-- DATA SUPPLIED --
● ● ● ● ● ● ●

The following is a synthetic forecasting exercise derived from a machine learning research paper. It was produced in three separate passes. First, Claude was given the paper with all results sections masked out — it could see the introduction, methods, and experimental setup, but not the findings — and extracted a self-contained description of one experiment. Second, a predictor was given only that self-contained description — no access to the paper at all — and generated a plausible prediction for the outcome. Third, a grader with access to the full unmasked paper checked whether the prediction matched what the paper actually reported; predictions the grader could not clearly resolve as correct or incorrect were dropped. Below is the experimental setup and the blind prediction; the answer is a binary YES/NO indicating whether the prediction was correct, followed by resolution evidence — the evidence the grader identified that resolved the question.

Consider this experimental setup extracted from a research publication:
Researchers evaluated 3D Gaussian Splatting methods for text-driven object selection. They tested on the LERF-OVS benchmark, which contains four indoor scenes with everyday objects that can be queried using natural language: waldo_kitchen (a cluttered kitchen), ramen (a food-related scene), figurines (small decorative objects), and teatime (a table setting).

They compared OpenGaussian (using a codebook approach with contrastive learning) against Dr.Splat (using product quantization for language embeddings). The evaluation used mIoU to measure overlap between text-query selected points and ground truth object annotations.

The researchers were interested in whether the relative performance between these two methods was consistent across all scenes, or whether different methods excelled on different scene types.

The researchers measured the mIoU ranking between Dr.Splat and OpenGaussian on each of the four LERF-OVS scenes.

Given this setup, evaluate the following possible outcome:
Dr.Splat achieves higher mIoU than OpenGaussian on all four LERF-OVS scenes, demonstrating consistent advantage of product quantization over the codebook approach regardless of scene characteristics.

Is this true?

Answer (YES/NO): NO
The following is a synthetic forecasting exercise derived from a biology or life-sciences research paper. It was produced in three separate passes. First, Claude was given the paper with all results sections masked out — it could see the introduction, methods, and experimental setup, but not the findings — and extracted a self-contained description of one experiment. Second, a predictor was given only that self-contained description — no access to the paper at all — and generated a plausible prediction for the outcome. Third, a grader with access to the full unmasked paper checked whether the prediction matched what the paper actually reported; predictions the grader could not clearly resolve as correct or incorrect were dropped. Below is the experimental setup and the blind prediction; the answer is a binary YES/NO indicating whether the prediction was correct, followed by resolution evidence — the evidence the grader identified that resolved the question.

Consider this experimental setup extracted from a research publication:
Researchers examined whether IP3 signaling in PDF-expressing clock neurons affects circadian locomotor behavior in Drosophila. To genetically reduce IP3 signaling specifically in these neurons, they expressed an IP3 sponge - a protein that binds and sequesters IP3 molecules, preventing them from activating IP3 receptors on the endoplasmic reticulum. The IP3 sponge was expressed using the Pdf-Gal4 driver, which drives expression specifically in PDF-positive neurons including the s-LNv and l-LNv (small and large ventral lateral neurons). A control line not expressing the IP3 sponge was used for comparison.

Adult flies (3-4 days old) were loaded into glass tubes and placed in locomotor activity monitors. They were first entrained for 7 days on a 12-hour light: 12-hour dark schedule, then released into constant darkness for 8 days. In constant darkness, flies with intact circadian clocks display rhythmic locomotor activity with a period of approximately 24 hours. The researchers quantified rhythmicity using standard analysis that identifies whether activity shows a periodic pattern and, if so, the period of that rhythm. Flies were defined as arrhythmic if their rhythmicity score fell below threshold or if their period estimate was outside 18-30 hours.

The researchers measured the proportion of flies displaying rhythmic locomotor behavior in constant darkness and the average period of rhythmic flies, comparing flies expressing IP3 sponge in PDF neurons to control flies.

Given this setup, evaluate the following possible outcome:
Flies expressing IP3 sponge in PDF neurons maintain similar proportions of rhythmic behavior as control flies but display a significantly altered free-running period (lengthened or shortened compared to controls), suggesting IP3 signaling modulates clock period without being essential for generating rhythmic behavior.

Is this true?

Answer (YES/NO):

● ● ● ● ● ● ●

-- ACTIVITY --
Word for word, transcribe the data shown above.

-- RESULT FOR THIS TASK --
The following is a synthetic forecasting exercise derived from a machine learning research paper. It was produced in three separate passes. First, Claude was given the paper with all results sections masked out — it could see the introduction, methods, and experimental setup, but not the findings — and extracted a self-contained description of one experiment. Second, a predictor was given only that self-contained description — no access to the paper at all — and generated a plausible prediction for the outcome. Third, a grader with access to the full unmasked paper checked whether the prediction matched what the paper actually reported; predictions the grader could not clearly resolve as correct or incorrect were dropped. Below is the experimental setup and the blind prediction; the answer is a binary YES/NO indicating whether the prediction was correct, followed by resolution evidence — the evidence the grader identified that resolved the question.

Consider this experimental setup extracted from a research publication:
Researchers evaluated 3D Gaussian Splatting methods for text-driven object selection. They tested on the LERF-OVS benchmark, which contains four indoor scenes with everyday objects that can be queried using natural language: waldo_kitchen (a cluttered kitchen), ramen (a food-related scene), figurines (small decorative objects), and teatime (a table setting).

They compared OpenGaussian (using a codebook approach with contrastive learning) against Dr.Splat (using product quantization for language embeddings). The evaluation used mIoU to measure overlap between text-query selected points and ground truth object annotations.

The researchers were interested in whether the relative performance between these two methods was consistent across all scenes, or whether different methods excelled on different scene types.

The researchers measured the mIoU ranking between Dr.Splat and OpenGaussian on each of the four LERF-OVS scenes.

Given this setup, evaluate the following possible outcome:
Dr.Splat achieves higher mIoU than OpenGaussian on all four LERF-OVS scenes, demonstrating consistent advantage of product quantization over the codebook approach regardless of scene characteristics.

Is this true?

Answer (YES/NO): NO
The following is a synthetic forecasting exercise derived from a biology or life-sciences research paper. It was produced in three separate passes. First, Claude was given the paper with all results sections masked out — it could see the introduction, methods, and experimental setup, but not the findings — and extracted a self-contained description of one experiment. Second, a predictor was given only that self-contained description — no access to the paper at all — and generated a plausible prediction for the outcome. Third, a grader with access to the full unmasked paper checked whether the prediction matched what the paper actually reported; predictions the grader could not clearly resolve as correct or incorrect were dropped. Below is the experimental setup and the blind prediction; the answer is a binary YES/NO indicating whether the prediction was correct, followed by resolution evidence — the evidence the grader identified that resolved the question.

Consider this experimental setup extracted from a research publication:
Researchers examined whether IP3 signaling in PDF-expressing clock neurons affects circadian locomotor behavior in Drosophila. To genetically reduce IP3 signaling specifically in these neurons, they expressed an IP3 sponge - a protein that binds and sequesters IP3 molecules, preventing them from activating IP3 receptors on the endoplasmic reticulum. The IP3 sponge was expressed using the Pdf-Gal4 driver, which drives expression specifically in PDF-positive neurons including the s-LNv and l-LNv (small and large ventral lateral neurons). A control line not expressing the IP3 sponge was used for comparison.

Adult flies (3-4 days old) were loaded into glass tubes and placed in locomotor activity monitors. They were first entrained for 7 days on a 12-hour light: 12-hour dark schedule, then released into constant darkness for 8 days. In constant darkness, flies with intact circadian clocks display rhythmic locomotor activity with a period of approximately 24 hours. The researchers quantified rhythmicity using standard analysis that identifies whether activity shows a periodic pattern and, if so, the period of that rhythm. Flies were defined as arrhythmic if their rhythmicity score fell below threshold or if their period estimate was outside 18-30 hours.

The researchers measured the proportion of flies displaying rhythmic locomotor behavior in constant darkness and the average period of rhythmic flies, comparing flies expressing IP3 sponge in PDF neurons to control flies.

Given this setup, evaluate the following possible outcome:
Flies expressing IP3 sponge in PDF neurons maintain similar proportions of rhythmic behavior as control flies but display a significantly altered free-running period (lengthened or shortened compared to controls), suggesting IP3 signaling modulates clock period without being essential for generating rhythmic behavior.

Is this true?

Answer (YES/NO):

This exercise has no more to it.